The EU General Data Protection Regulation has brought plenty of compliance challenges for companies subject to its rules. One of those tasks is to create records of business processing activities, perform a manual investigation to determine the level of risk within the processes and then decide whether to conduct a data protection impact assessment.

Under Article 35 of the GDPR, DPIAs are mandated when data processing is "likely to result in a high risk to the rights and freedoms of natural persons.” The problem is, no one has been able to truly define "high risk." The Article 29 Working Party has attempted to clarify when DPIAs are required.

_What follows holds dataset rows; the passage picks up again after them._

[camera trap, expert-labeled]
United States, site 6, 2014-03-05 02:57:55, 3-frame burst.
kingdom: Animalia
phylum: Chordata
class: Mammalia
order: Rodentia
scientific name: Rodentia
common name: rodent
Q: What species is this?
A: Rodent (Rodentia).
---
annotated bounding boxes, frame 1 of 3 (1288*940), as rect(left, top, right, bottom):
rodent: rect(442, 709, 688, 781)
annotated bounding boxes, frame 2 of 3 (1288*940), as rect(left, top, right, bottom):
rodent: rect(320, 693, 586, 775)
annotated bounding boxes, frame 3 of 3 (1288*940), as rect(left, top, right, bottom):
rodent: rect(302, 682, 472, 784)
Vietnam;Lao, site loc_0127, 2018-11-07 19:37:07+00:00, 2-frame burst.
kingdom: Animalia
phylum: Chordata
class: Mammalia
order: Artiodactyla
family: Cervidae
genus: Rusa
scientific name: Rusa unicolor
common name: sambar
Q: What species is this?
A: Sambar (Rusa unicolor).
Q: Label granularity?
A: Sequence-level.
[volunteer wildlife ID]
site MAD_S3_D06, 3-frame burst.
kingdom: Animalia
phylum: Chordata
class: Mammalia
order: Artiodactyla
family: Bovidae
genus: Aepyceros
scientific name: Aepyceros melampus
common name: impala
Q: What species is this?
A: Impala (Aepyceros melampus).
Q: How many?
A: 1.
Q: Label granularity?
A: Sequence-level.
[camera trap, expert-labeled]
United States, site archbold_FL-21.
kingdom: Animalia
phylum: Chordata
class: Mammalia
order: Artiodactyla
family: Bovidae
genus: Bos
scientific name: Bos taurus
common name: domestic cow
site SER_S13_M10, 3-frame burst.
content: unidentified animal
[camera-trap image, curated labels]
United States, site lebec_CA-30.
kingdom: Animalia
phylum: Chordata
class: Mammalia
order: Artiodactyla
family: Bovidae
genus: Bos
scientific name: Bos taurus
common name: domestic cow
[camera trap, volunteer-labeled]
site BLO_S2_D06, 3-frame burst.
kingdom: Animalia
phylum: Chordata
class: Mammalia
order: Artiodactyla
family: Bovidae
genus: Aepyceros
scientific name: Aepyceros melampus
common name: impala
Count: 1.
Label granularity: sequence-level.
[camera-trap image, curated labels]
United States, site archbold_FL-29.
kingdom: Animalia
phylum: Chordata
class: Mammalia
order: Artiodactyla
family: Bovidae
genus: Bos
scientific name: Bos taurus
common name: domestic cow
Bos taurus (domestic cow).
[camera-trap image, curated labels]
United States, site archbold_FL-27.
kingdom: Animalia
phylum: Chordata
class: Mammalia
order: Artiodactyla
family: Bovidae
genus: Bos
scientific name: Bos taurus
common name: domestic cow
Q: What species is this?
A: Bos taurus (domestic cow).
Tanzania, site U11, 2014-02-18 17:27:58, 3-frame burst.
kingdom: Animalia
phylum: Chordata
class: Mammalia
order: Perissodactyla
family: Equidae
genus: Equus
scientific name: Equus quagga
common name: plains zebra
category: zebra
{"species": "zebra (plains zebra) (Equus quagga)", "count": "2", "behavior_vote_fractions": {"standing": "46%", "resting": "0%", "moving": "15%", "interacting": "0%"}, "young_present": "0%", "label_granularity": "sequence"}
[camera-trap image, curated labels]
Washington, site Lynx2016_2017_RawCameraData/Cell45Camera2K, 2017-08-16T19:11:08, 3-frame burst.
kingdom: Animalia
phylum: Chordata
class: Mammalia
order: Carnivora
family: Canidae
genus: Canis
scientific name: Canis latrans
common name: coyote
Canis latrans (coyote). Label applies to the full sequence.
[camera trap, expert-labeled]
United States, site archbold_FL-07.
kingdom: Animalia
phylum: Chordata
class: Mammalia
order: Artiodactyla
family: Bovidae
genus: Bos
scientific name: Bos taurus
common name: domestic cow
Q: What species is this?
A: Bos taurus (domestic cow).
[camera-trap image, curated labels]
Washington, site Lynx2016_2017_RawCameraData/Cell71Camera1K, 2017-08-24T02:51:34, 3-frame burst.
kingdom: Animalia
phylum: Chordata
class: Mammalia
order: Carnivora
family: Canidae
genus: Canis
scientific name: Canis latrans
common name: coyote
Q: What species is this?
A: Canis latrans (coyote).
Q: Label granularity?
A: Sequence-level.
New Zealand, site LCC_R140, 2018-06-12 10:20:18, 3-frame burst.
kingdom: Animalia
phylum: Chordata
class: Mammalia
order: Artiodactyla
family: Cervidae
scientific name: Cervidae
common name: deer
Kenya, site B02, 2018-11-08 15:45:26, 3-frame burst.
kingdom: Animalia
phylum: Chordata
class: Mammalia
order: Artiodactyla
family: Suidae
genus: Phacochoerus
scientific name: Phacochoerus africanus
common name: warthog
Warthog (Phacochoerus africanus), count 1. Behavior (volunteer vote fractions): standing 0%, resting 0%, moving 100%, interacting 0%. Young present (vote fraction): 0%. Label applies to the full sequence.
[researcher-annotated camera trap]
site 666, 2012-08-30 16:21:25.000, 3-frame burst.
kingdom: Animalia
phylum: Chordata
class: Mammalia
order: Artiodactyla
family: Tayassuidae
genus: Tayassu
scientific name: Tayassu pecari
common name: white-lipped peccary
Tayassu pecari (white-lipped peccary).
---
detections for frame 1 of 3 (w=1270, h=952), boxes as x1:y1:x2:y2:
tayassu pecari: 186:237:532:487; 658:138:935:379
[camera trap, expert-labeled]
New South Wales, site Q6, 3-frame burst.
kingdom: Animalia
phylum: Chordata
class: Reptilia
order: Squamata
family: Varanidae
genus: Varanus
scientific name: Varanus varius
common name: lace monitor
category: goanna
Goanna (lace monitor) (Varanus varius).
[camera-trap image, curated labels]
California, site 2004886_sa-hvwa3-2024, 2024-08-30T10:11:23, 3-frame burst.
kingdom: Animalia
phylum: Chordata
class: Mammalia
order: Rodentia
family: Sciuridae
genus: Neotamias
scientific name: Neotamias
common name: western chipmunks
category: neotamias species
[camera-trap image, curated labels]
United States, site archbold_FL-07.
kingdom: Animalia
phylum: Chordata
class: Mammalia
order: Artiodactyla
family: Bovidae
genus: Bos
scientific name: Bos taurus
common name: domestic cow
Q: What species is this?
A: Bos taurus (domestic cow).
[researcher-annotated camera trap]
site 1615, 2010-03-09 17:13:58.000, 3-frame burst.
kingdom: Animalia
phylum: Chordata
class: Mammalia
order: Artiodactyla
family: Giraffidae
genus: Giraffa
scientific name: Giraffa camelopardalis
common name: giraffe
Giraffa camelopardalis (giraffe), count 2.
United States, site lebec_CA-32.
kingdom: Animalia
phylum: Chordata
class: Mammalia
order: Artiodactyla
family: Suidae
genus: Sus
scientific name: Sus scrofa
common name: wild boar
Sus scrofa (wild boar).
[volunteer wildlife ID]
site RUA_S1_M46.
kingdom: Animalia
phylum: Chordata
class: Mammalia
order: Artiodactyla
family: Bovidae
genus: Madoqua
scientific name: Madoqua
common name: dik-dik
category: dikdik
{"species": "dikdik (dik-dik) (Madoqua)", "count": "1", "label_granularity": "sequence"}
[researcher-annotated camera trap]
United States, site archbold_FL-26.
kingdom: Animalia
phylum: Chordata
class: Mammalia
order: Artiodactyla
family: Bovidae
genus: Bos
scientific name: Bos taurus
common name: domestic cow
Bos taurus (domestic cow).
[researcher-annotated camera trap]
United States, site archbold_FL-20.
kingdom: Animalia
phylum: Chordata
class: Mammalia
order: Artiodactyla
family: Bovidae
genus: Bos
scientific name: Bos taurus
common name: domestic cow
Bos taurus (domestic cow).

The European Data Protection Board recently released its opinions on the draft lists produced by the supervisory authorities of 22 EU member states on what they identify as high-risk data processing activities that would trigger a DPIA. (For more on these lists, IAPP Senior Westin Research Fellow Muge Fazlioglu, CIPP/E, CIPP/US, provided a comparative analysis of those lists for The Privacy Advisor.) For example, the supervisory authorities listed processing biometric, location, genetic data, and information collected by third parties as activities that reach the DPIA requirement. 

TrustArc CEO Chris Babel identified this challenge as one his company had the resources to manage, which eventually led to the creation of the TrustArc Intelligence Engine, a new feature that recently debuted at the IAPP Privacy. Security. Risk. conference in Austin, Texas.

“We basically looked and said we have the database of the information you need to trigger rules,” said Babel. “We have the intelligence you need from our team of privacy pros led by [TrustArc General Counsel and Chief Data Governance Officer] Hilary [Wandall, CIPP/E, CIPP/US, CIPM, FIP], and we have the engineers to codify risk-based rules" to identify when a DPIA should be performed. 

Within the TrustArc platform, users list the data elements of each business process, which can range from names and addresses to more sensitive information such as religious and political preferences. Users of the platform will also be required to enter how the data will be used.

TrustArc's engine continuously examines an organizations’ business process and data inventory through a proprietary algorithm. Should any combination surpass the level of elevated risk defined by TrustArc, it will notify the user about the issue and give them the opportunity to conduct a DPIA on the spot within the TrustArc platform.

“As soon as it sees various combinations that get above the bar we’ve defined, it triggers and shows you what could be at high risk,” said Babel “It gives you more information and tells you why it could be at high risk, and there are a ton of different combinations. It could be what data you are collecting and what you are doing with it.”

Babel added the algorithm also takes into consideration the amount of information in a particular business process. One business process with 1,000 records will be judged by a different standard than another with 100,000.

Entities can choose to forgo a DPIA if they wish to address the risk in a different manner. If a user decides to go forward with an assessment, the intelligence engine will help automatically populate the form with the information at risk.

“You can click in and see why it spit out that result of high risk. You can then elect to do a DPIA, which puts you into doing the assessment with a lot of pre-populated information,” said Babel. “You can say, ‘I don’t think I need to,’ and then you leave the notes and capture whatever you need to as rationale for why you didn’t think you needed to do a DPIA." As an example, Babel said a user could go in and manually fix a business process record should a business unit enter incorrect information.

Babel said PSR was a great event to debut its intelligence engine, as many of the attendees of the conference currently face these problems on a consistent basis. Adding an automated feature to assist in GDPR compliance can help entities stay on top of their obligations.

“We are now entering a new part of all of this compliance where you need to be confident that what you put down on May 26 is still accurate. That is an increasingly big worry,” said Babel. “The second big worry is what the CCPA means for all of this.”

In the wake of the GDPR, companies now face the California Consumer Privacy Act of 2018, and with it on the horizon, Babel said companies will look at their work with the GDPR and see how much of it transfers over to the CCPA.

Companies do not want to re-do all of their GDPR work for the CCPA. If it comes to that, Babel notes, companies will quite frankly “lose their minds.”